The Idea of an Essay, Volume 2

27 Finally, I began to write my own stories. These were the first writings I had ever done outside of school. As I wrote, of course, I tried to write well. Not just with good grammar or syntax, not simply ‘well’ in the sense of following the rules. I tried to write in a way that I thought people would want to read. Because I was a storyteller; I wanted to tell stories. I knew the basic structure of a good story from the stories I had heard as a little preschooler in Sunday School class. I loved to read, and now to write, simply for the sake of a good story, because my mom had taught me to love stories all those years ago. I knew how to make my words come to life so that the reader would hear funny voices, sound effects, dramatic pauses, and changes in volume because of the time I had spent reading to my brother. Also through my mom reading to me, I had developed a rich imagination. As I wrote, I imagined every scene, every minute, and every move each character made. I played these scenes over and over again in my head, studying them, considering them, viewing them from every angle. I did not write a story until I had lived it. That is what being a storyteller is all about. That is what being a reader is all about. When it comes to stories, reading and writing is about more than simply relaying information or even entertaining. It is about getting out of our own heads and living in a different world. Through stories, we can live the lives of a knight in shining armor, a princess in a tower, a slave on a cotton plantation, a misunderstood evil villain, a great explorer, and a skillful magician all in one day. In The Lion, the Witch, and the Wardrobe , by C.S. Lewis, the main characters, the Pevensie children, travel through a magical wardrobe to anotherworld.
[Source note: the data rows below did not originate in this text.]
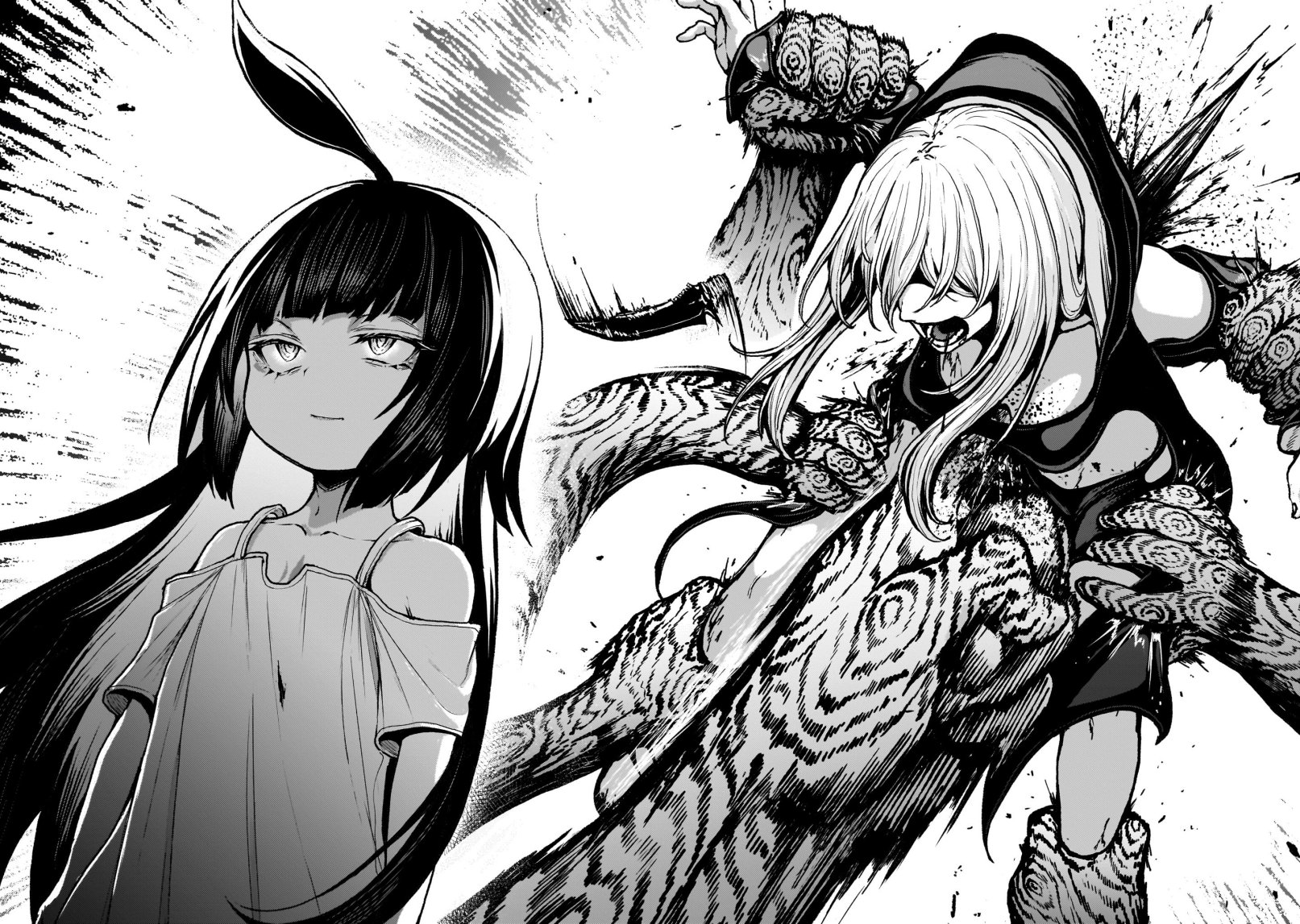 Kaminaki Sekai no Kamisama Katsudou Chap 56 - Next Chap 57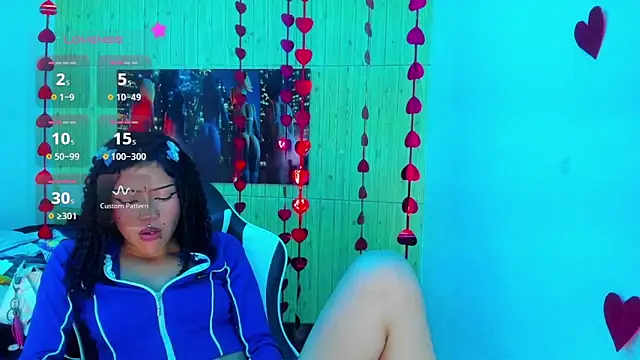 Chat XXX en directo de dolly_boob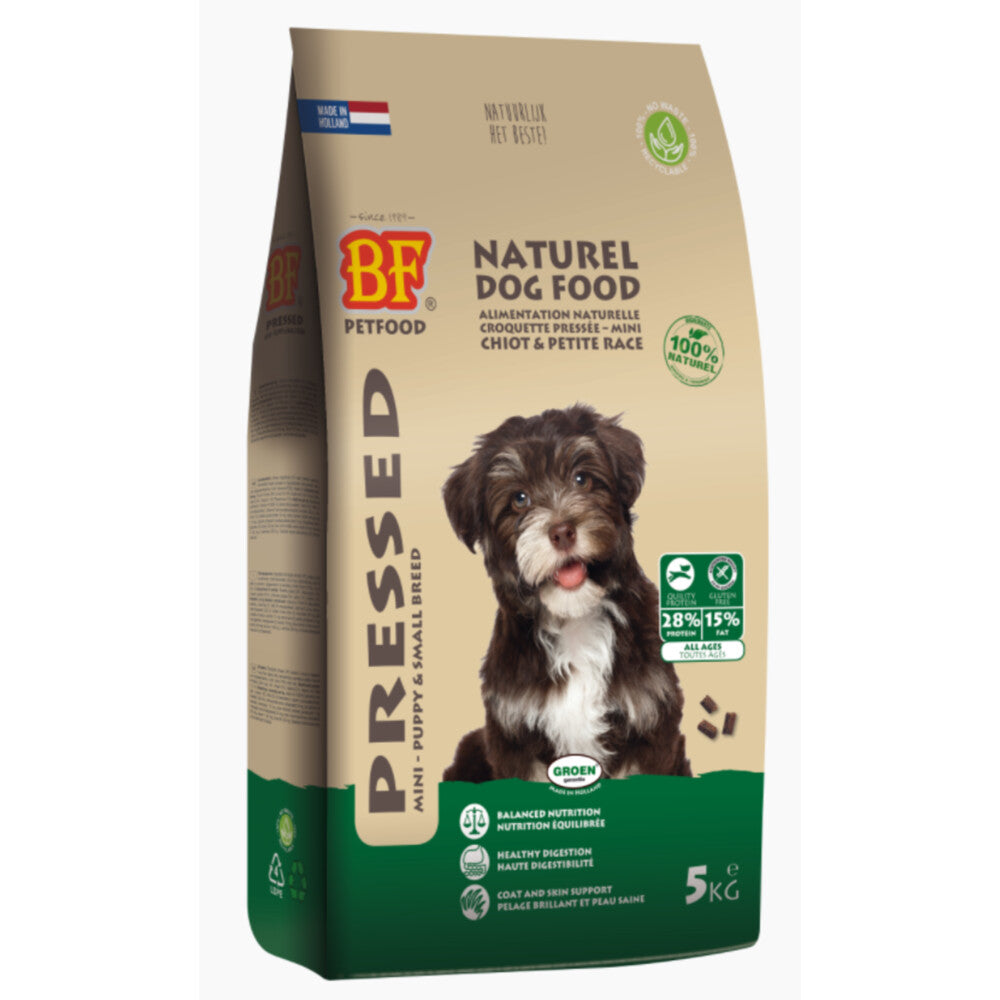  BF Petfood Puppy Geperst Hondenvoer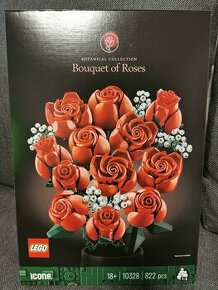 Lego Botanicals Rose Bouquet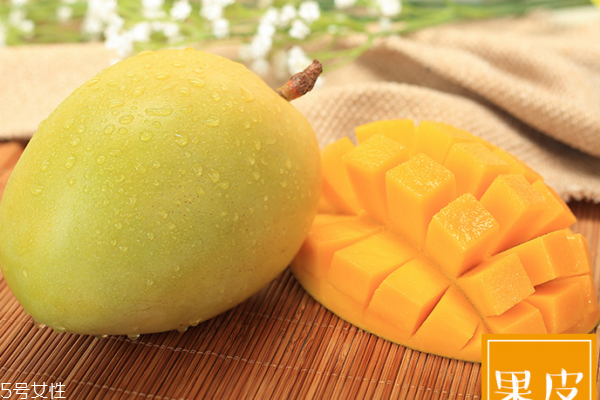 芒果为什么不能多吃?,芒果能多吃吗?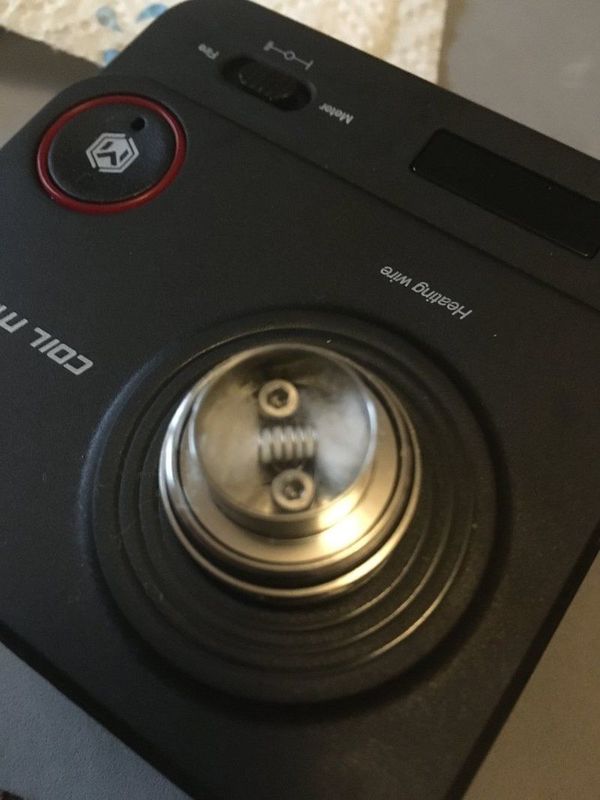 RIGENERAZIONE: DVARW MTL RTA [SigarettaElettronicaForum.com]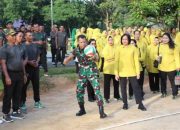 *Ayo…! kita Jadikan Kegiatan Olahraga Volly Ini Sebagai Moment Untuk Silaturahmi*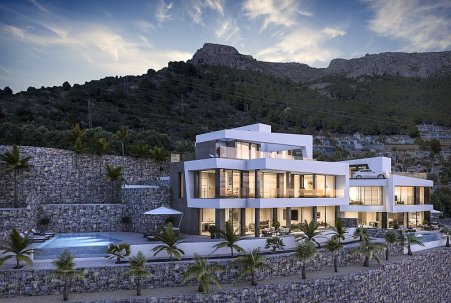 Chalet - Obra Nueva - Calpe - Calpe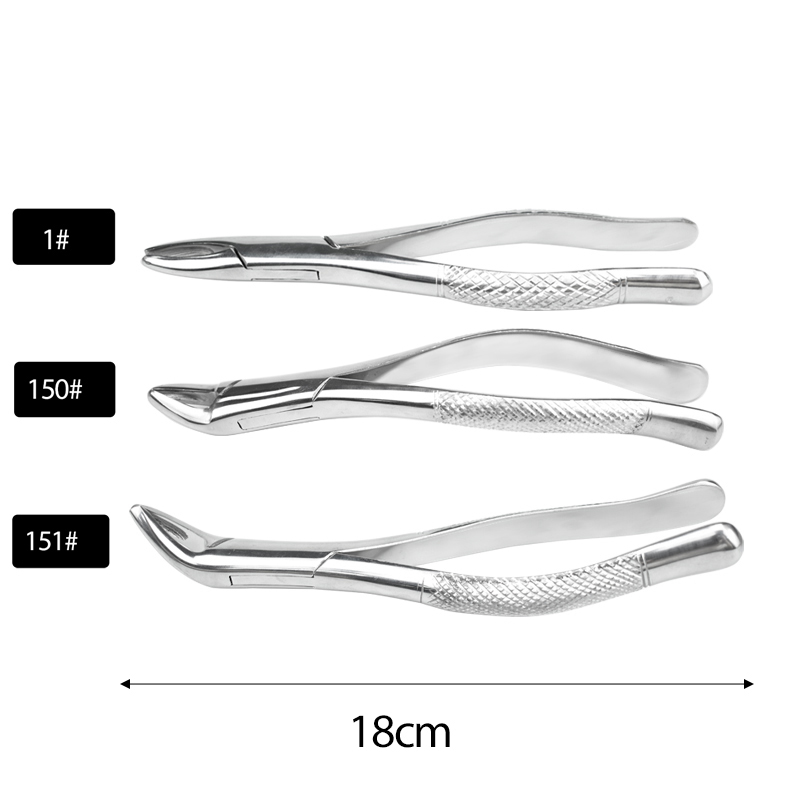 Best of Adult Tooth Extracting Forceps Pliers Dentist Surgical Extraction Instrument Dental Residual Root Forceps Reviews & Tips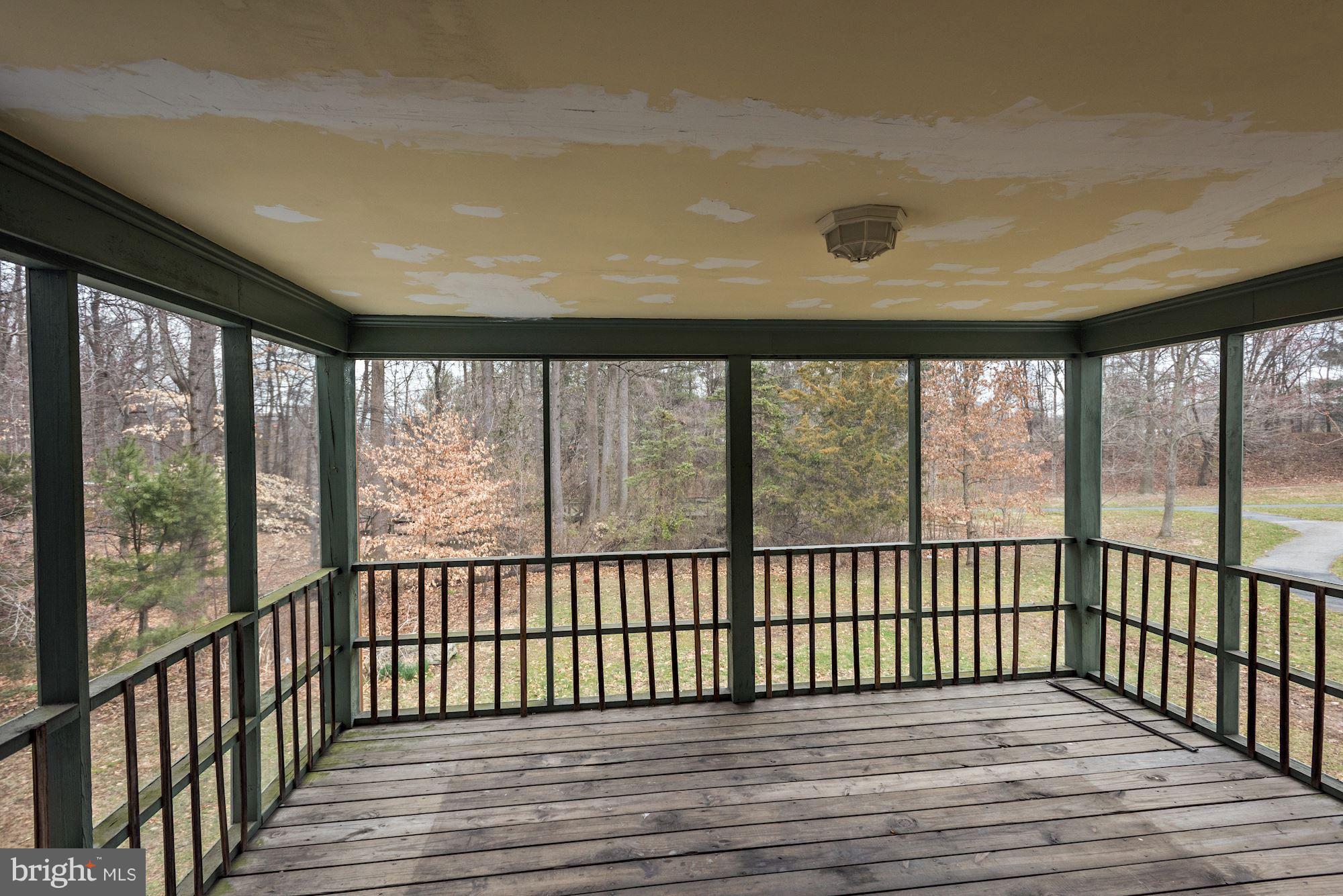 6074 Loventree Road Columbia, MD 21044 - Photo 24 of 27 Screened Porch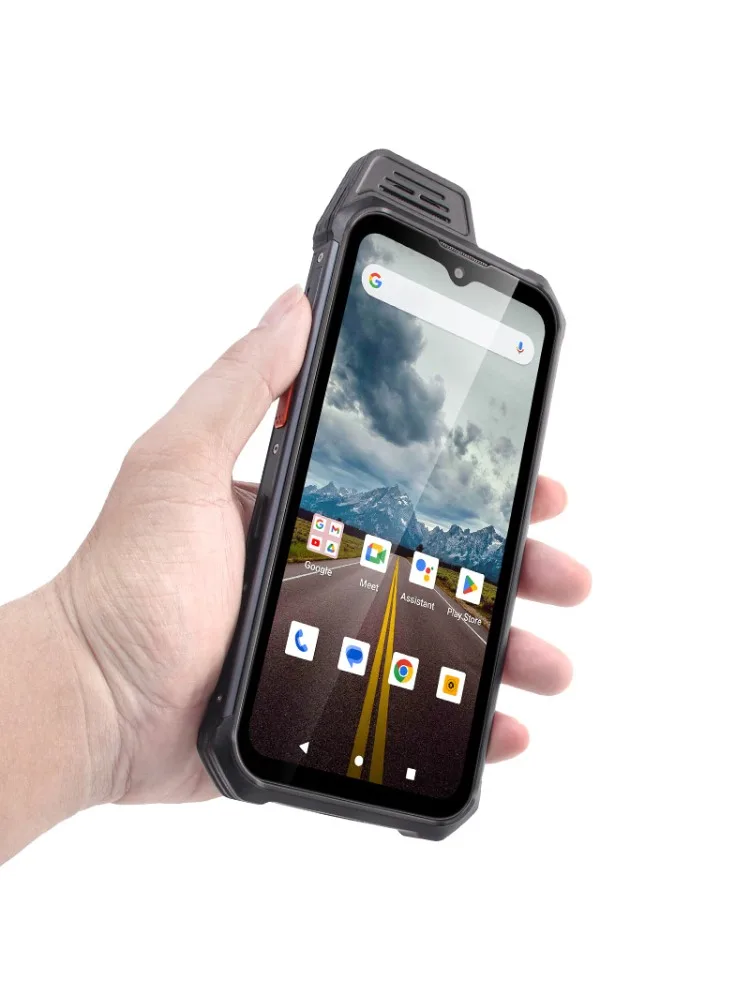 UNIWA W999 ATEX Explosie Robuuste Smartphone Waterdichte Walkie Talkie Helio G99 8GB + 128GB 6.3 "FHD 4400mAh Andriod 13 Mobiele telefoon - afbeelding 2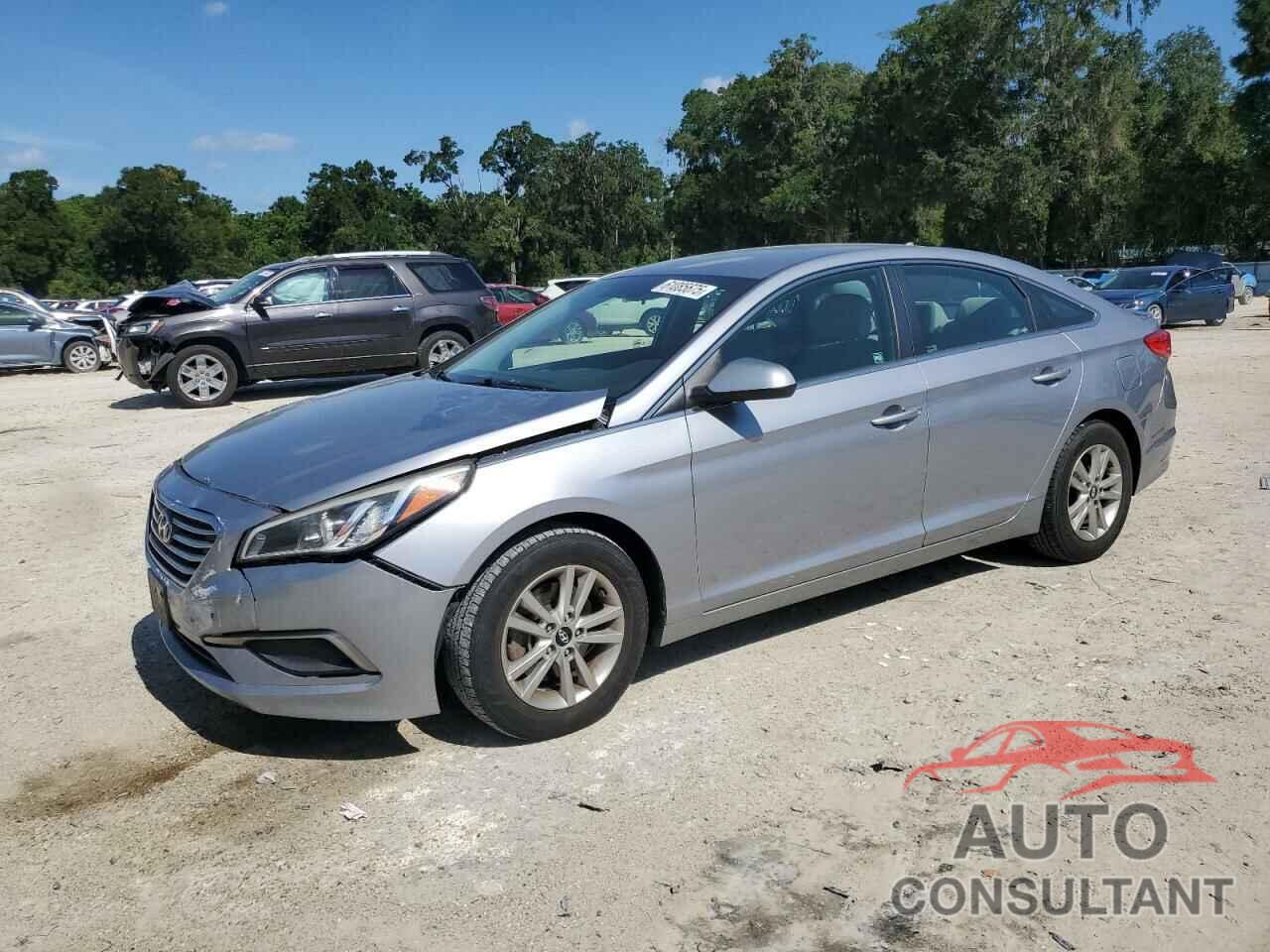 HYUNDAI SONATA 2017 - 5NPE24AFXHH508064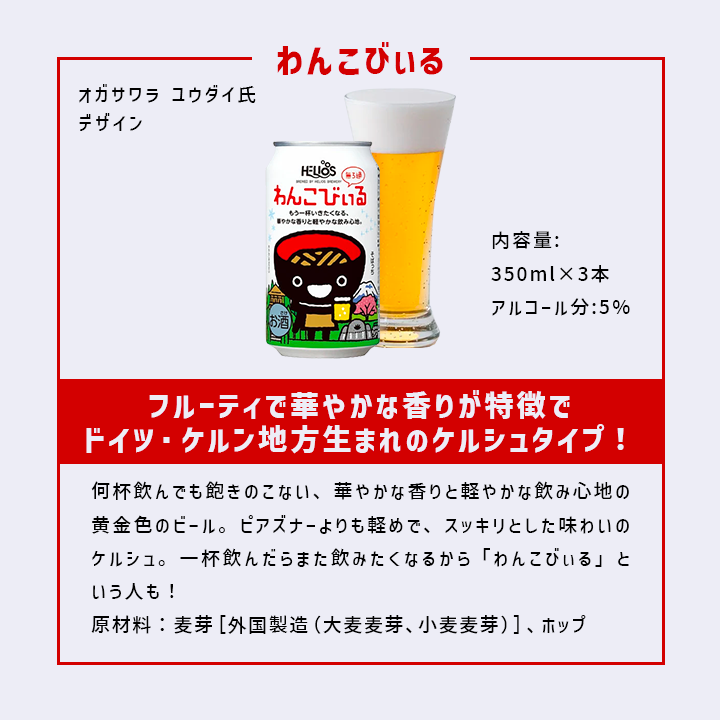 プレミアムクラフトビールセット 4種/各3本 12缶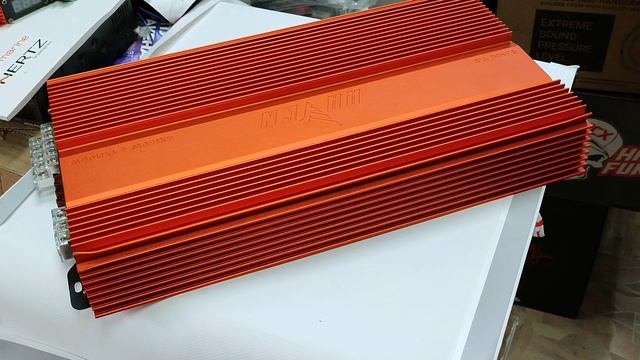 пятикванальный усилитель DL AUDIO RAVEN 5.1100 V2 обзор с включением пульта ду смотреть онлайн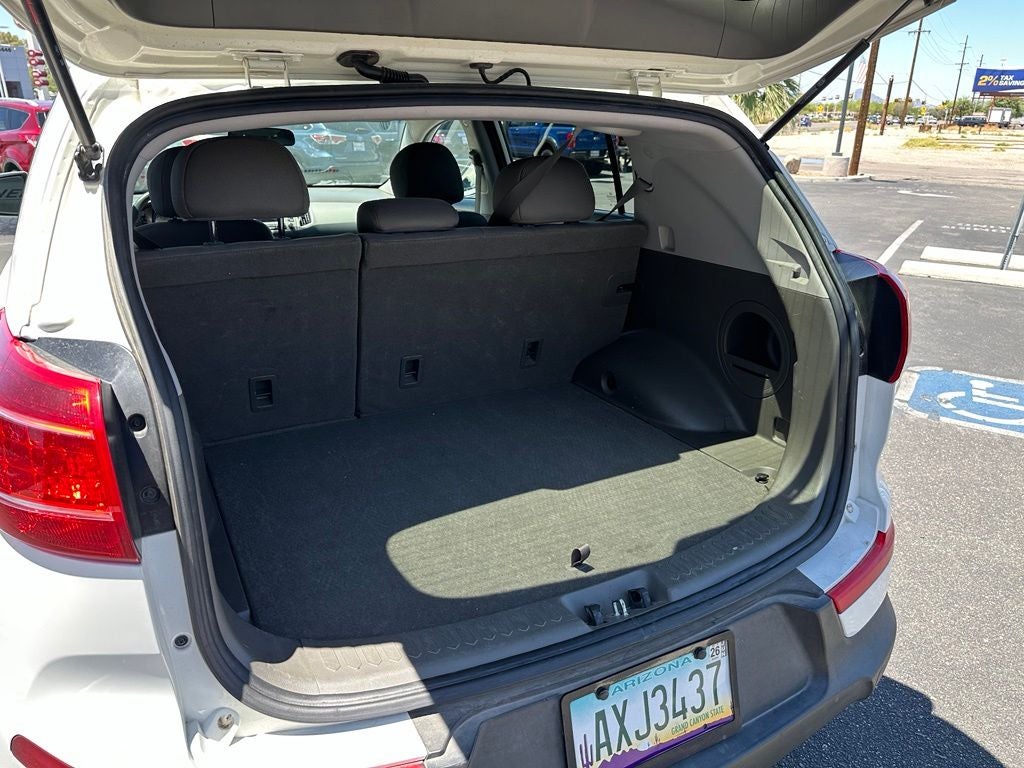 2012 Kia Sportage LX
Specifically, they travel to a country called Narnia, which they save from an evil witch, and are subsequently crowned kings and queens of Narnia. They proceed to grow up until one day, they rediscover the wardrobe and emerge back into our world at the exact moment at which they left it, children once again. The book is full of allegorical language and general life lessons; but overall, it teaches that books allow us to live entire lives in other worlds without ever leaving ours. And this is what I find so enchanting about reading and writing stories. In this life, they are the closest we will ever come to immortality.